Document text »
St George’s Road, Wallasey, Wirral CH45
The first of F. X. Velarde’s major post-war churches, and one of the largest and most richly decorated. It contains a group of significant art works. Designed before the war, it forms a transition between the more expressionist churches such as St Monica, Bootle, and his later and more personal work. The building remains largely unaltered.
The parish first took shape in 1901 when a Mass centre was supplied by a priest from St Peter and St Paul, New Brighton in a house at 59 St George’s Road. In 1907 a temporary building, largely of corrugated iron, was erected and served as a church. First steps were taken to build a new church in the 1920s and early ’30s, but plans were halted by the outbreak of war. After hostilities ended, shortages of labour and materials caused delays, but eventually the foundation stone was laid on 4 May 1952, and the church was opened on 31 August 1953 at a cost of £50,000. The architect was F. X. Velarde, and the main contractor Tysons.

Work to do »
Quote the passage from the Wallasey church text word for word, starting at the words "The parish first" and stopping after "main contractor Tysons.".

Supplied data »
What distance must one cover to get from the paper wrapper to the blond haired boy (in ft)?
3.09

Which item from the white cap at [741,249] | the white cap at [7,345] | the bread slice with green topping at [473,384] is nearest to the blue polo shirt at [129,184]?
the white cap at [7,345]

Written answer »
The parish first took shape in 1901 when a Mass centre was supplied by a priest from St Peter and St Paul, New Brighton in a house at 59 St George’s Road. In 1907 a temporary building, largely of corrugated iron, was erected and served as a church. First steps were taken to build a new church in the 1920s and early ’30s, but plans were halted by the outbreak of war. After hostilities ended, shortages of labour and materials caused delays, but eventually the foundation stone was laid on 4 May 1952, and the church was opened on 31 August 1953 at a cost of £50,000. The architect was F. X. Velarde, and the main contractor Tysons.